At the risk of being repetitive, the decision is welcome for many reasons. Not least of these reasons are the rising cost of living, the real and perceived dependence of many people on higher educational opportunities for income earning,[3] the high proportion of people, and particularly women, who have attained only primary level education at best,[4] and the national increase in single-mother households, about a fifth of which are headed by widows.[5] In short, essential goods cost more, women are less likely to get the education needed to earn the income to afford them, and women are more likely to end up living in households dependent primarily on one income: theirs. The High Court’s decision is a step in the right direction.
Even so, there is cause for caution. In the absence of policies reinforcing the cohesion of families, it is possible to construe the High Court’s judgement as one more step towards unbridled female independence. This is especially true given that some of the main advocates for the changes that this judgement portends lend vociferous support for so-called reproductive freedom, a cause that denigrates women. In the words of one wise woman, “The only way that a prohibition on elective abortion can be thought to denigrate women is if one holds a priori that woman’s distinctive reproductive function is itself denigrating of women,”[6] a view that is held when the goods of the market are valued over the families that are called to produce and nurture responsible members of the society.
The High Court’s judgement does warrant celebration, not because it goes a step further towards enabling women to be free from men, but because it supports the households from which all men and women come, even when these households fall apart.
By Adrian Nyiha, LLB Hons, Strathmore University and a legal assistant at Nyiha, Mukoma & Co. Advocates.
[1] Kenya National Bureau of Statistics (April 2022). 2019 Kenya Population and Housing Census: Analytical Report on Gender Dimensions, Volume XIV, p. 65.
[2] Farrell, W., and Gray, J., (2018). The Boy Crisis: Why Our Boys Are Struggling and What We Can Do About It, BenBella Books: Dallas, Texas; Esolen, A., (2022). No Apologies: Why Civilization Depends on the Strength of Men, Regnery Gateway: Washington, D.C.
[3] See Kenya National Bureau of Statistics (April 2022). 2019 Kenya Population and Housing Census: Analytical Report on Household and Family Dynamics, Volume XI, p. 12.
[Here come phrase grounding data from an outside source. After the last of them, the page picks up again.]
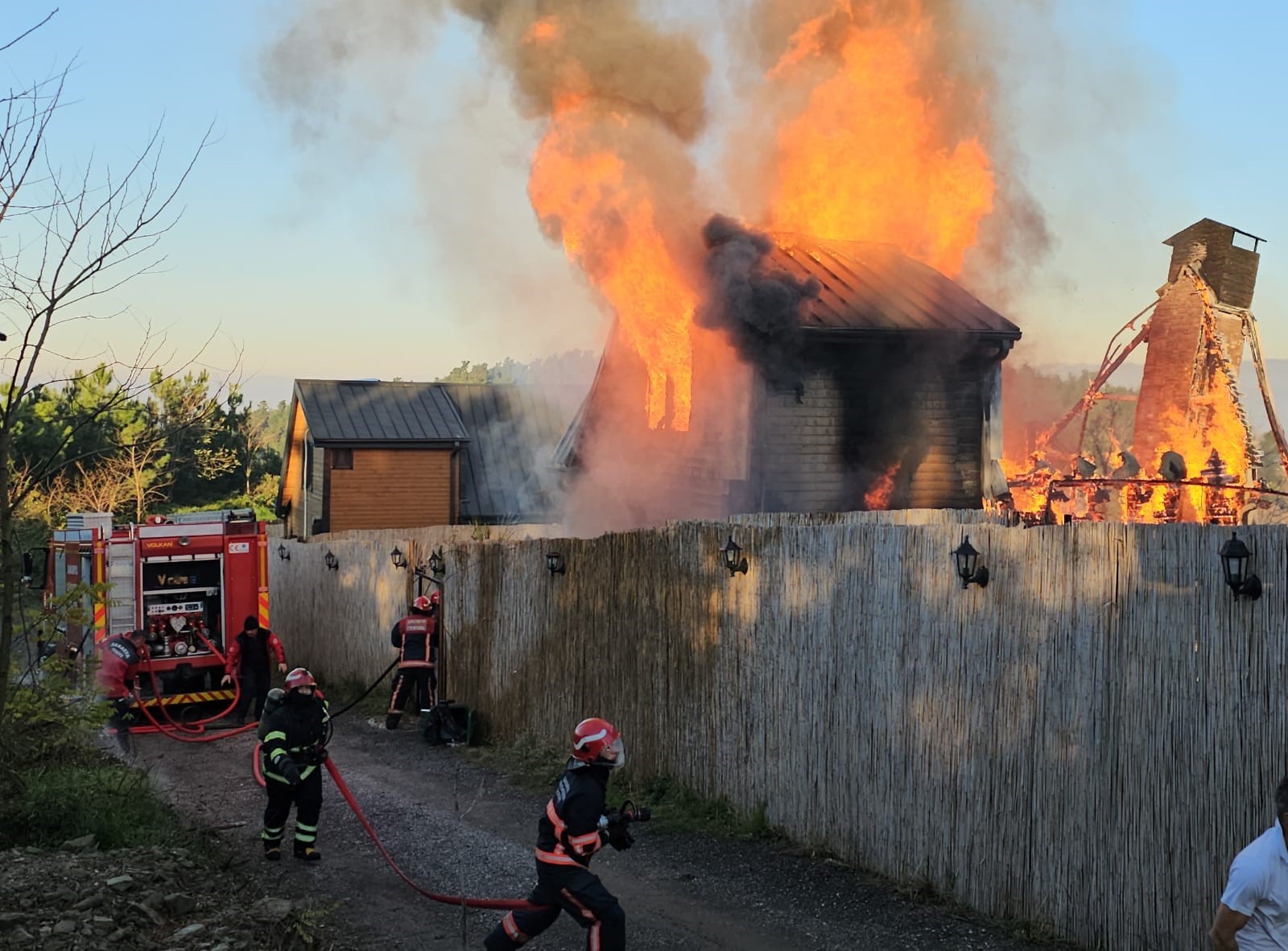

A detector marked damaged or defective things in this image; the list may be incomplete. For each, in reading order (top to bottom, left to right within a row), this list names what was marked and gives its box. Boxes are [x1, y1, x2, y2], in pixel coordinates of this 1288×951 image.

burnt wall [752, 335, 979, 510]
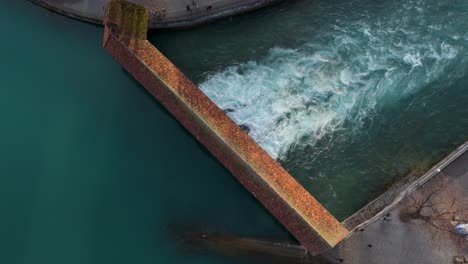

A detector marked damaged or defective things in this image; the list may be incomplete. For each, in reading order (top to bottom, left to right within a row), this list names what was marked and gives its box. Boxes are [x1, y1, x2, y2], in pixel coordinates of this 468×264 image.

rusty-colored concrete surface [104, 0, 350, 256]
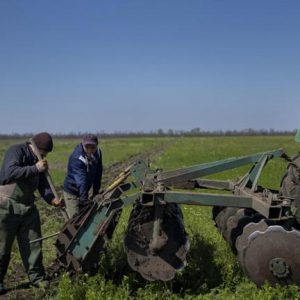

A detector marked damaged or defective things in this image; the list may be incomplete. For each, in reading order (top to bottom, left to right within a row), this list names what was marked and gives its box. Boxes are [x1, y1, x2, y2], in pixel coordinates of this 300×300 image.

rusty metal part [123, 203, 189, 282]
rusty metal part [241, 226, 300, 288]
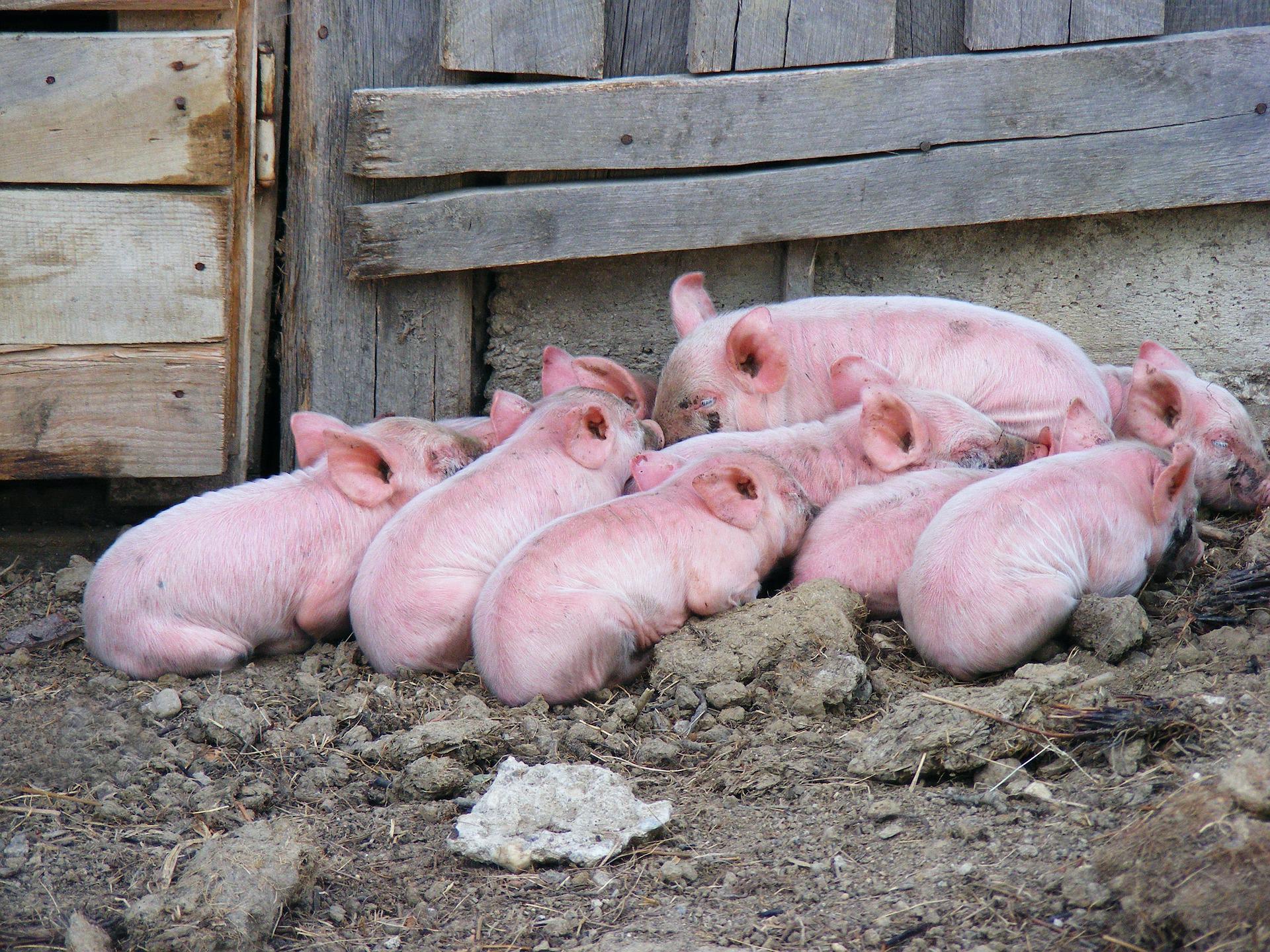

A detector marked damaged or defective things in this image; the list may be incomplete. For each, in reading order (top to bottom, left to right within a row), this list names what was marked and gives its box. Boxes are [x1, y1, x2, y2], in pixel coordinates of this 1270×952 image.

rusty door hinge [254, 43, 276, 188]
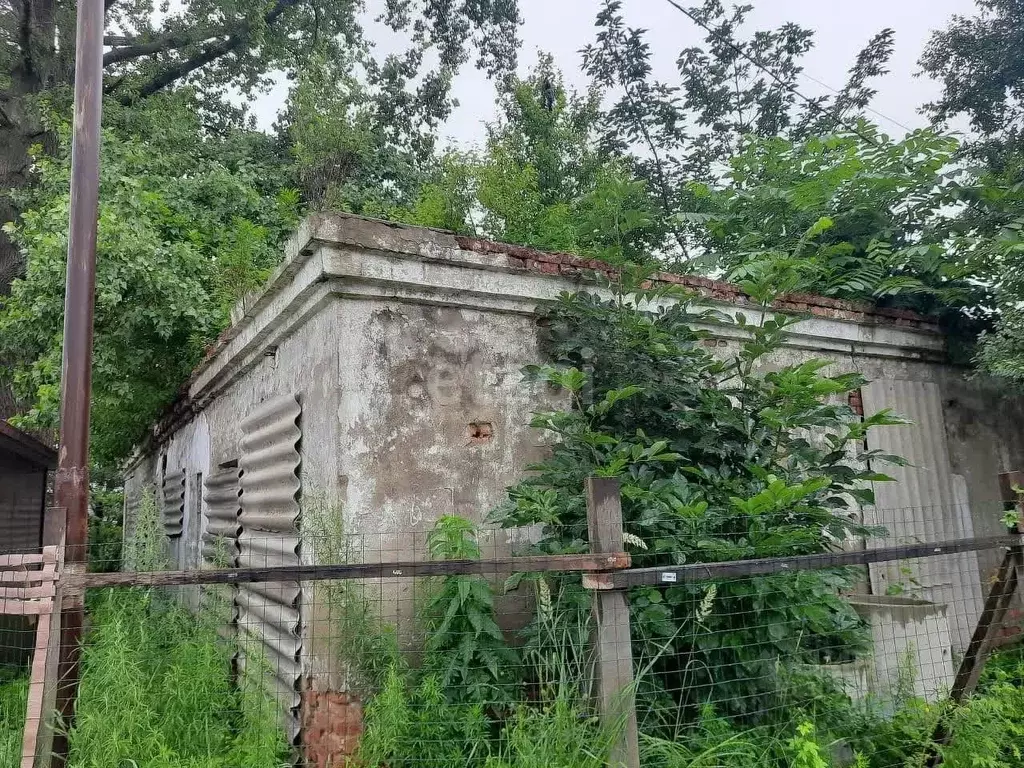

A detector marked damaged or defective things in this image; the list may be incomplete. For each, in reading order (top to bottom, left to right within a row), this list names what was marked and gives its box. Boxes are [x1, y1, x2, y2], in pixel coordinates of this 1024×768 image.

rusty metal pole [50, 0, 104, 765]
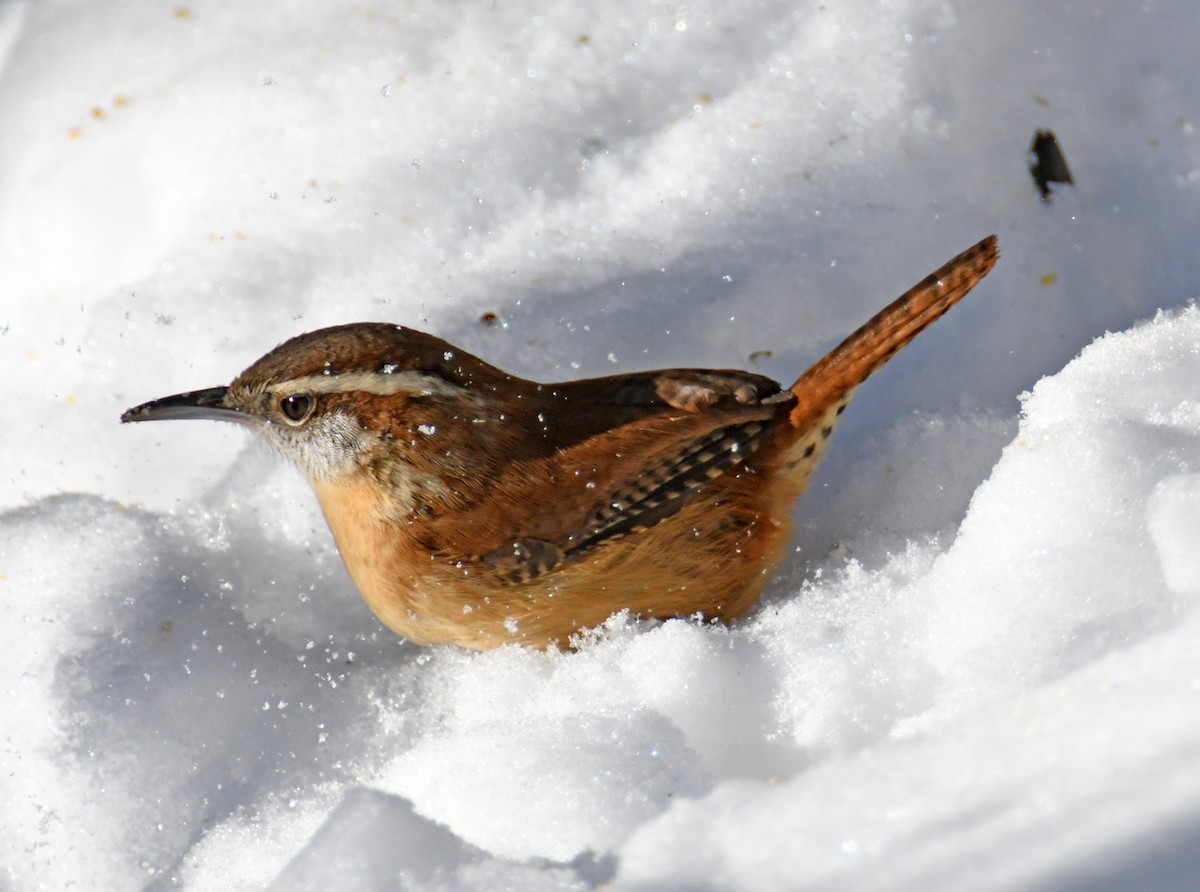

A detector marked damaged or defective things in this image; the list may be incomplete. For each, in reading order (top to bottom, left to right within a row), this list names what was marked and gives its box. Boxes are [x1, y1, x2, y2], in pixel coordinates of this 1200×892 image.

upright rust tail [782, 237, 998, 432]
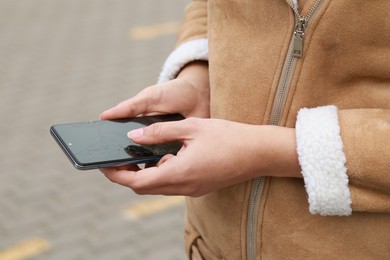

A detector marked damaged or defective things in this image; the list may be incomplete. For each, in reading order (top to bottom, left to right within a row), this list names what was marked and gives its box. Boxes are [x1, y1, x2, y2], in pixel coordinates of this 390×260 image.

damaged phone [50, 114, 184, 171]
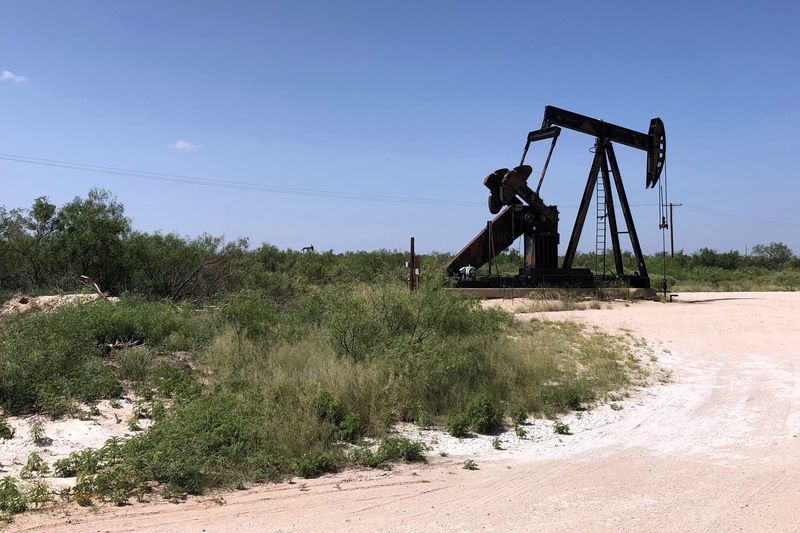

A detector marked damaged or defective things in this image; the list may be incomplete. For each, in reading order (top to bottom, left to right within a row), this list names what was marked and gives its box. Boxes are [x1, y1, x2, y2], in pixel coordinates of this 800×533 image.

rusty steel structure [446, 106, 664, 288]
[4] Kenya National Bureau of Statistics (April 2022). 2019 Kenya Population and Housing Census: Analytical Report on Gender Dimensions, Volume XIV, p. 92. For every 1 man aged 25 or older who has attained only primary-level education at best, there are 1.18 women in the same position. When coupled with the ratio of widows to widowers (roughly 6:1), this becomes statistically significant.
[5] See Kenya National Bureau of Statistics (April 2022). 2019 Kenya Population and Housing Census: Analytical Report on Household and Family Dynamics, Volume XI, p. 55. It is also important to note that there are 6 times more single-mother households than single-father households as of 2019.